(Bloomberg) – BlackRock Inc. is currently grappling with an unexpected issue. Their prominent manager is a candidate for the Federal Reserve chair position, which complicates the future of their rapidly expanding active fixed income fund within the vast $14 trillion ETF sector.
Rick Rieder, an executive at BlackRock, has reportedly become a leading contender for President Trump’s nomination to lead the Federal Reserve, with an announcement anticipated next week. Prediction market platform Polymarket shows him as the frontrunner, boasting a 38% chance of being nominated.
This situation raises concerns about his flagship product, the iShares Flexible Income ETF (BINC), which has quickly gathered over $16 billion in assets in under three years. Its remarkable ascent on the active bond ETF ranking is, as Bloomberg Intelligence notes, partly due to Rieder’s influence. Todd Thorne, a senior analyst at Strategas, pointed out that while BlackRock has many skilled portfolio managers, Rieder is the public face of this fund.
“This represents ‘key man risk,’” Son mentioned on Bloomberg TV. “If you’re promoting this ETF that Rick manages and it’s performing incredibly well, losing him could change things drastically. I mean, I don’t know, but maybe people might reconsider their investments.”
BINC, while noteworthy, constitutes just a small portion of BlackRock’s total assets, which hit $14 trillion by the end of 2025. In contrast, the assets managed by Rieder in his fixed income division total around $2.7 trillion.
However, the striking growth of BINC makes it unique, and CEO Larry Fink has praised its performance in the recent earnings call, highlighting how ETFs have helped drive substantial inflows for BlackRock last year.
The strong returns are also boosting these inflows.
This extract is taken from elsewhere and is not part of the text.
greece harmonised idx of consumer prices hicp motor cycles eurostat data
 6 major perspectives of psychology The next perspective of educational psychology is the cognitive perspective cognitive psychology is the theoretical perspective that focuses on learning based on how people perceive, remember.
The ETF capitalizes on a variety of fixed income sectors and locations, with significant investments in high-yield bonds and securitized products such as agency and commercial mortgage-backed securities. It boasts an average yield of around 5.7% and has seen over a 23% total return since its inception in May 2023, whereas the Bloomberg Composite Index returned about 13% in the same timeframe.
A BlackRock spokesperson opted not to provide a comment.
Rick Rieder has been with BlackRock since 2009, following a lengthy tenure at Lehman Brothers. Although he hasn’t worked with the Federal Reserve directly, he’s had a role in its Financial Markets Investor Advisory Committee and the Treasury Borrowing Advisory Committee, experiences that I think caught President Trump’s attention.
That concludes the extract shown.